Néanmoins, d’un point de vue empirique, les récentes études de Knight et Cavusgil (2004 ; 2005), Nadkarni et Perez (2007) et Zhou, Wu et Luo (2007) montrent des EIRP qui débutent leurs activités internationales, en moyenne, dans les trois années qui suivent leur établissement sur le marché domestique. Dans l’étude de Coeurderoy et Murray (2008), l’âge moyen au moment de la première vente est d’environ deux ans. Chez Khavul, Pérez-Nordtvedt et Wood (2010), les entreprises analysées font leur apparition sur les marchés internationaux à 22 mois ; chez Mudambi et Zahra (2007), ce laps de temps est réduit à 16 mois. Enfin, des cas d’internationalisation endéans la première année sont à noter dans les études de Contractor, Hsu et Kundu (2005), Fan et Phan (2007) et Reuber et Fischer (1997), dans laquelle 14 % des entreprises étudiées démontrent des ventes à l’étranger dans la première année de leurs opérations.

On peut ainsi retenir des travaux empiriques que la plupart portent sur une période moyenne incompressible de trois ans entre la date de création de l’entreprise[5] et le premier pas vers les marchés étrangers, pour un maximum de six années. Madsen et Servais (1997) suggèrent en outre que l’analyse des « born globals » doit remonter au-delà de leur naissance légale et prendre en compte leurs relations et collaborations antérieures avec d’autres firmes. Ainsi, les compétences développées avant la naissance juridique pourraient expliquer l’internationalisation précoce des EIRP. Les études empiriques (par exemple celle de Lopez, Kundu et Ciravegna, 2009) montrent en effet que les pures EIRP sont plutôt l’exception que la règle.

4.2. L’implication internationale

La plupart des auteurs s’accordent pour dire que les EIRP sont, dès leur création, actives sur la scène internationale. On peut se poser la question de savoir ce que signifie exactement l’adjectif « international » en termes d’étendue géographique. Certains, en effet, semblent se contenter d’une évocation des activités à l’étranger, sans aller plus avant dans l’explication du sens du mot « international » (Coviello, 2006 ; Li, Li et Dalgic, 2004 ; Lopez, Kundu et Ciravegna, 2009 ; McDougall, Shane et Oviatt, 1994 ; Preece, Miles et Baetz, 1999 ; Shrader, Oviatt et McDougall, 2000). Adopté par de nombreux auteurs (Knight et Cavusgil, 2004, 2005), le critère théorique d’au minimum la moitié des ventes réalisées à l’étranger trouve plus ou moins vérification dans les travaux empiriques. Ainsi, l’échantillon utilisé par Aspelund et Moen (2005) a montré des ventes à l’étranger variant de 78 % à 18 % des ventes totales pour seulement 32 % chez Shrader (2001), tandis que 20 % des entreprises étudiées par Reuber et Fischer (1997) réalisaient au moins 90 % de leurs ventes totales à l’étranger. Dans l’étude de Westhead, Wright et Ucbasaran (2001), le niveau d’internationalisation varie entre 0 % et 51 % ; les entreprises étudiées par Khavul, Pérez-Nordtvedt et Wood (2010) dérivent en moyenne 45 % de leur revenu de ventes internationales. D’autres, plus prudents, considèrent qu’une implication internationale de 5 % (McDougall et Oviatt, 1996 ; Zahra, Ireland et Hitt, 2000) ou 10 % (Fan et Phan, 2007 ; Zhou, Wu et Luo, 2007) des ventes totales de l’EIRP suffit.
_____
## CONSIGNES
(1) Répondez à ces questions sur le texte :
(a) Dans l'étude de Mudambi et Zahra (2007), combien de mois s'écoulent avant l'arrivée des entreprises sur les marchés internationaux ?
(b) D'après Madsen et Servais (1997), que faut-il prendre en compte quand on remonte au-delà de la naissance légale des « born globals » ?
(c) En moyenne, quelle part de leur revenu les entreprises étudiées par Khavul, Pérez-Nordtvedt et Wood (2010) tirent-elles des ventes internationales ?
(2) Recopiez mot pour mot le passage du texte qui commence par les mots « On peut ainsi » et se termine par « que la règle. ».

## DONNÉES EXTRAITES
_____
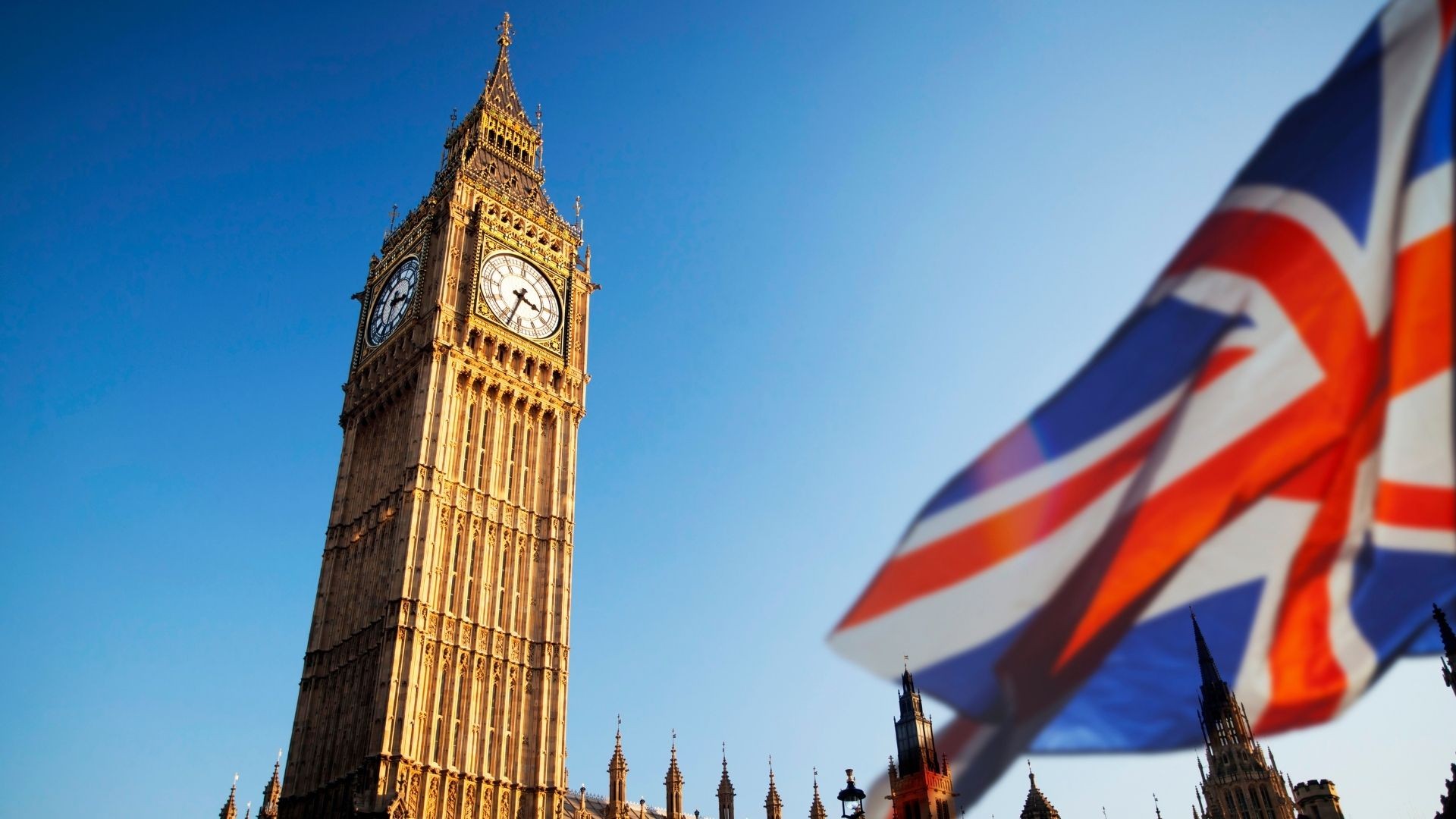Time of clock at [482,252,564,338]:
_____
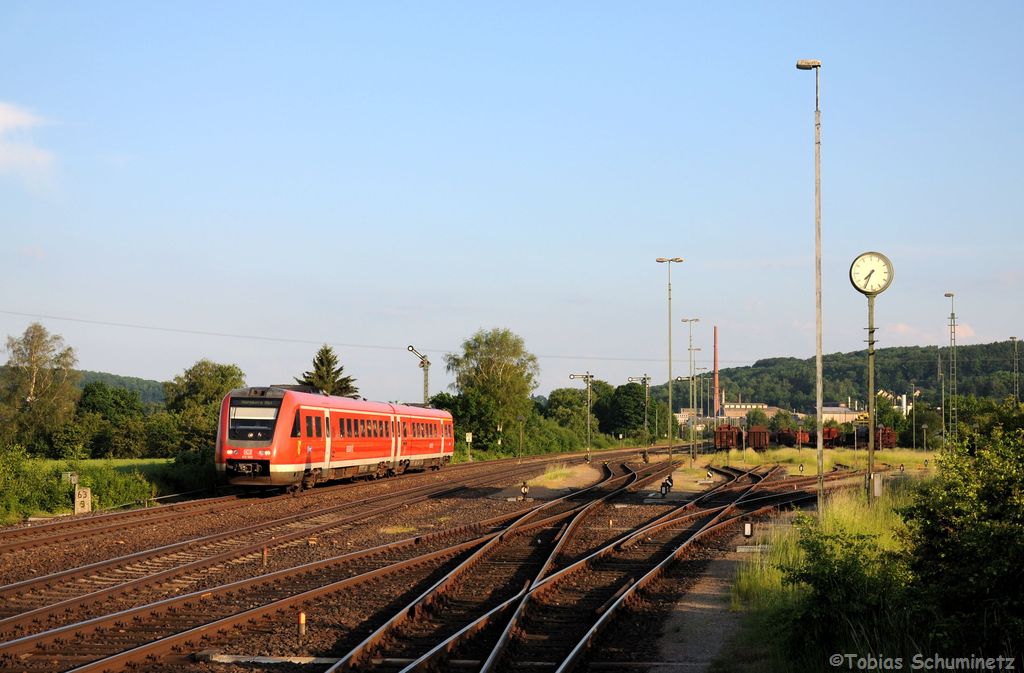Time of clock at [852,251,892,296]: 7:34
_____
## CORRIGÉS
(1)
(a) 16 mois.
(b) Leurs relations et collaborations antérieures avec d'autres firmes.
(c) 45 %.

(2)
On peut ainsi retenir des travaux empiriques que la plupart portent sur une période moyenne incompressible de trois ans entre la date de création de l’entreprise[5] et le premier pas vers les marchés étrangers, pour un maximum de six années. Madsen et Servais (1997) suggèrent en outre que l’analyse des « born globals » doit remonter au-delà de leur naissance légale et prendre en compte leurs relations et collaborations antérieures avec d’autres firmes. Ainsi, les compétences développées avant la naissance juridique pourraient expliquer l’internationalisation précoce des EIRP. Les études empiriques (par exemple celle de Lopez, Kundu et Ciravegna, 2009) montrent en effet que les pures EIRP sont plutôt l’exception que la règle.